Problem to work on —
Give back every record below in full and exactly, but without a single image.

[[ Information supplied, beginning ]]

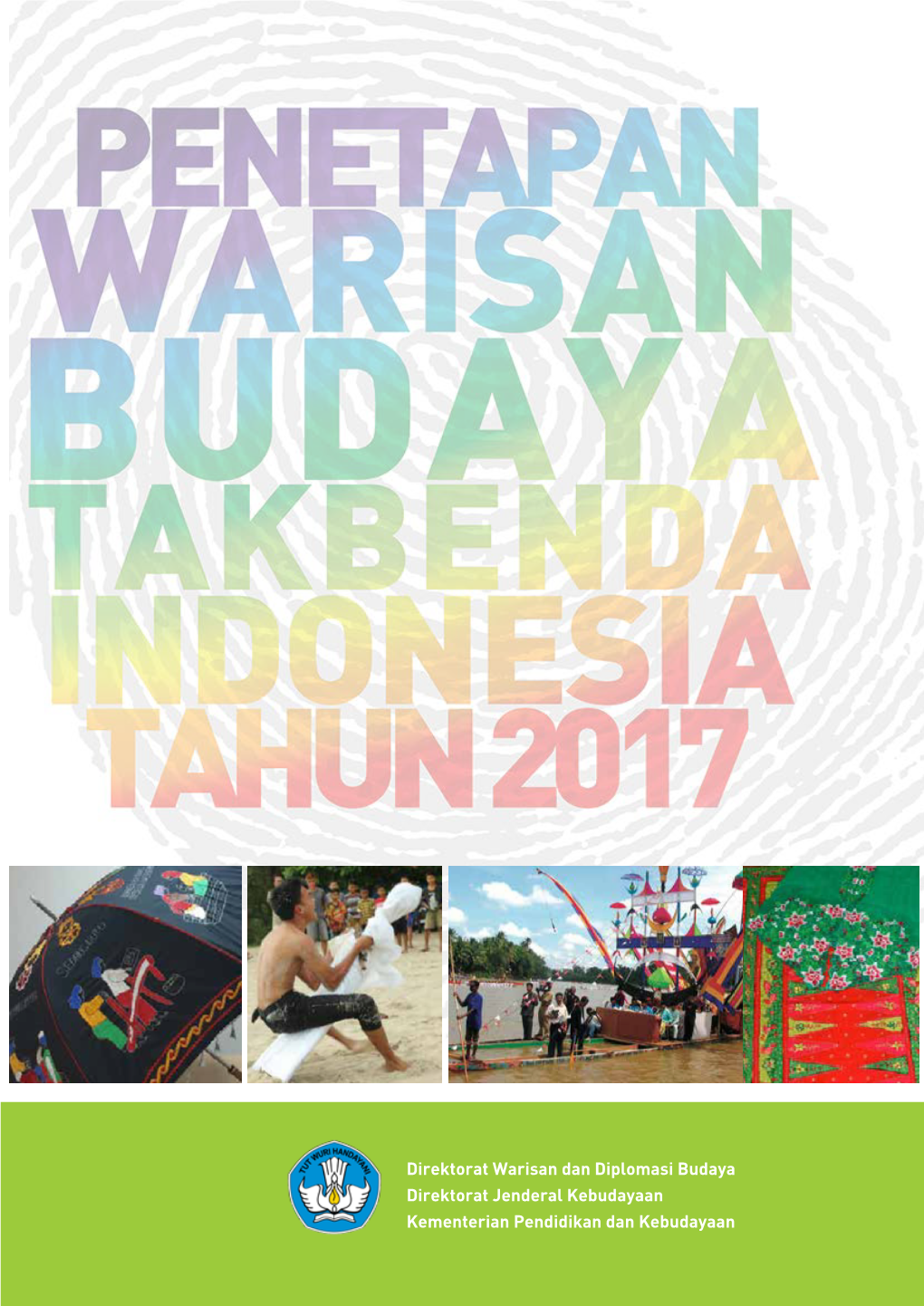 PENETAPAN
WARISAN
BUDAYA
TAKBENDA
INDONESIA
TAHUN 2017

TUT WURI HANDAYANI

Direktorat Warisan dan Diplomasi Budaya
Direktorat Jenderal Kebudayaan
Kementerian Pendidikan dan Kebudayaan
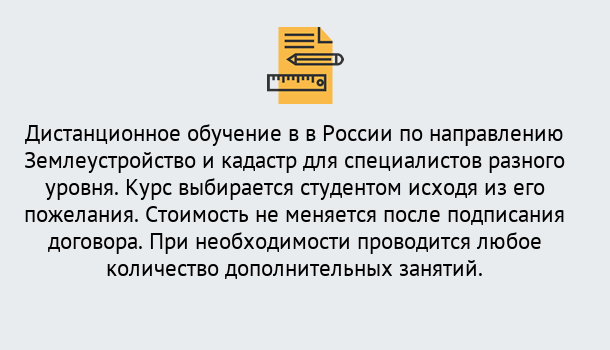 Дистанционное обучение в в России по направлению Землеустройство и кадастр для специалистов разного уровня. Курс выбирается студентом исходя из его пожелания. Стоимость не меняется после подписания договора. При необходимости проводится любое количество дополнительных занятий.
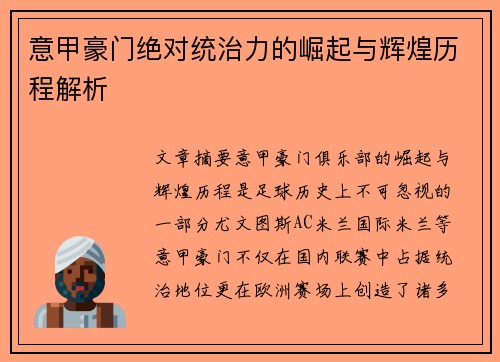 意甲豪门绝对统治力的崛起与辉煌历程解析

文章摘要意甲豪门俱乐部的崛起与辉煌历程是足球历史上不可忽视的一部分尤文图斯AC米兰国际米兰等意甲豪门不仅在国内联赛中占据统治地位更在欧洲赛场上创造了诸多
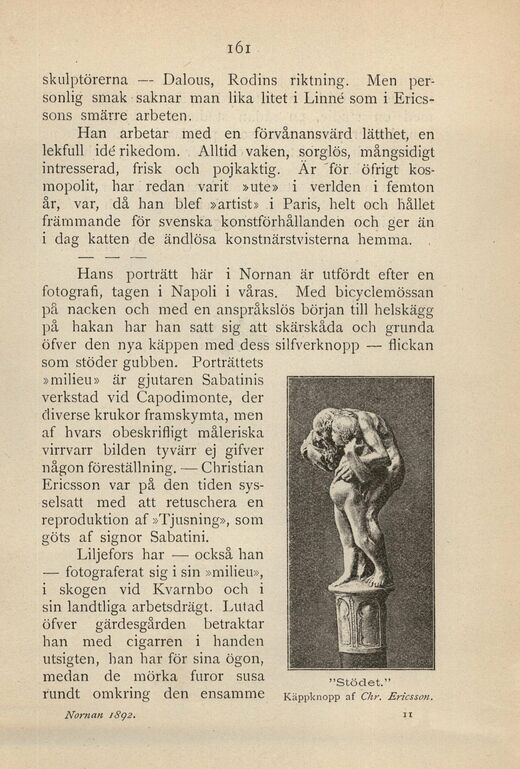 161

skulptörerna — Dalous, Rodins riktning. Men personlig smak saknar man lika litet i Linné som i Ericssons smärre arbeten.

Han arbetar med en förvånansvärd lätthet, en lekfull idé rikedom. Alltid vaken, sorglös, mångsidigt intresserad, frisk och pojkaktig. Är för öfrigt kosmopolit, har redan varit »ute» i verlden i femton år, var, då han blef »artist» i Paris, helt och hållet främmande för svenska konstförhållanden och ger än i dag katten de ändlösa konstnärstvisterna hemma.

— — —

Hans porträtt här i Nornan är utfördt efter en fotografi, tagen i Napoli i våras. Med bicyclemössan på nacken och med en anspråkslös början till helskägg på hakan har han satt sig att skärskåda och grunda öfver den nya käppen med dess silfverknopp — flickan som stöder gubben. Porträttets »milieu» är gjutaren Sabatinis verkstad vid Capodimonte, der diverse krukor framskymta, men af hvars obeskrifligt måleriska virrvarr bilden tyvärr ej gifver någon föreställning. — Christian Ericsson var på den tiden sysselsatt med att retuschera en reproduktion af »Tjusning», som göts af signor Sabatini.

Liljefors har — också han — fotograferat sig i sin »milieu», i skogen vid Kvarnbo och i sin landtliga arbetsdrägt. Lutad öfver gärdesgården betraktar han med cigarren i handen utsigten, han har för sina ögon, medan de mörka furor susa rundt omkring den ensamme

"Stödet."
Käppknopp af Chr. Ericsson.

Nornan 1892.

11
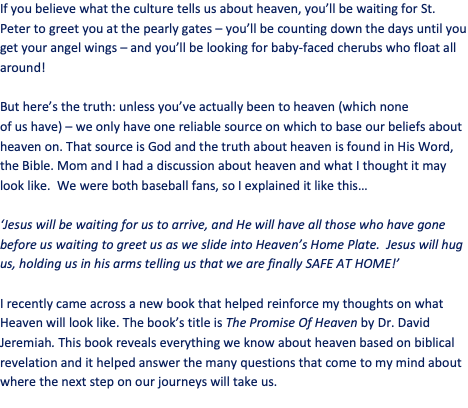 If you believe what the culture tells us about heaven, you'll be waiting for St. Peter to greet you at the pearly gates – you'll be counting down the days until you get your angel wings – and you'll be looking for baby-faced cherubs who float all around!

But here's the truth: unless you've actually been to heaven (which none of us have) – we only have one reliable source on which to base our beliefs about heaven on. That source is God and the truth about heaven is found in His Word, the Bible. Mom and I had a discussion about heaven and what I thought it may look like. We were both baseball fans, so I explained it like this…

'Jesus will be waiting for us to arrive, and He will have all those who have gone before us waiting to greet us as we slide into Heaven's Home Plate. Jesus will hug us, holding us in his arms telling us that we are finally SAFE AT HOME!'

I recently came across a new book that helped reinforce my thoughts on what Heaven will look like. The book's title is The Promise Of Heaven by Dr. David Jeremiah. This book reveals everything we know about heaven based on biblical revelation and it helped answer the many questions that come to my mind about where the next step on our journeys will take us.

[[ Information supplied, end ]]

Solved problem —
 PENETAPAN
WARISAN
BUDAYA
TAKBENDA
INDONESIA
TAHUN 2017

TUT WURI HANDAYANI

Direktorat Warisan dan Diplomasi Budaya
Direktorat Jenderal Kebudayaan
Kementerian Pendidikan dan Kebudayaan
 Дистанционное обучение в в России по направлению Землеустройство и кадастр для специалистов разного уровня. Курс выбирается студентом исходя из его пожелания. Стоимость не меняется после подписания договора. При необходимости проводится любое количество дополнительных занятий.
 意甲豪门绝对统治力的崛起与辉煌历程解析

文章摘要意甲豪门俱乐部的崛起与辉煌历程是足球历史上不可忽视的一部分尤文图斯AC米兰国际米兰等意甲豪门不仅在国内联赛中占据统治地位更在欧洲赛场上创造了诸多
 161

skulptörerna — Dalous, Rodins riktning. Men personlig smak saknar man lika litet i Linné som i Ericssons smärre arbeten.

Han arbetar med en förvånansvärd lätthet, en lekfull idé rikedom. Alltid vaken, sorglös, mångsidigt intresserad, frisk och pojkaktig. Är för öfrigt kosmopolit, har redan varit »ute» i verlden i femton år, var, då han blef »artist» i Paris, helt och hållet främmande för svenska konstförhållanden och ger än i dag katten de ändlösa konstnärstvisterna hemma.

— — —

Hans porträtt här i Nornan är utfördt efter en fotografi, tagen i Napoli i våras. Med bicyclemössan på nacken och med en anspråkslös början till helskägg på hakan har han satt sig att skärskåda och grunda öfver den nya käppen med dess silfverknopp — flickan som stöder gubben. Porträttets »milieu» är gjutaren Sabatinis verkstad vid Capodimonte, der diverse krukor framskymta, men af hvars obeskrifligt måleriska virrvarr bilden tyvärr ej gifver någon föreställning. — Christian Ericsson var på den tiden sysselsatt med att retuschera en reproduktion af »Tjusning», som göts af signor Sabatini.

Liljefors har — också han — fotograferat sig i sin »milieu», i skogen vid Kvarnbo och i sin landtliga arbetsdrägt. Lutad öfver gärdesgården betraktar han med cigarren i handen utsigten, han har för sina ögon, medan de mörka furor susa rundt omkring den ensamme

"Stödet."
Käppknopp af Chr. Ericsson.

Nornan 1892.

11
 If you believe what the culture tells us about heaven, you'll be waiting for St. Peter to greet you at the pearly gates – you'll be counting down the days until you get your angel wings – and you'll be looking for baby-faced cherubs who float all around!

But here's the truth: unless you've actually been to heaven (which none of us have) – we only have one reliable source on which to base our beliefs about heaven on. That source is God and the truth about heaven is found in His Word, the Bible. Mom and I had a discussion about heaven and what I thought it may look like. We were both baseball fans, so I explained it like this…

'Jesus will be waiting for us to arrive, and He will have all those who have gone before us waiting to greet us as we slide into Heaven's Home Plate. Jesus will hug us, holding us in his arms telling us that we are finally SAFE AT HOME!'

I recently came across a new book that helped reinforce my thoughts on what Heaven will look like. The book's title is The Promise Of Heaven by Dr. David Jeremiah. This book reveals everything we know about heaven based on biblical revelation and it helped answer the many questions that come to my mind about where the next step on our journeys will take us.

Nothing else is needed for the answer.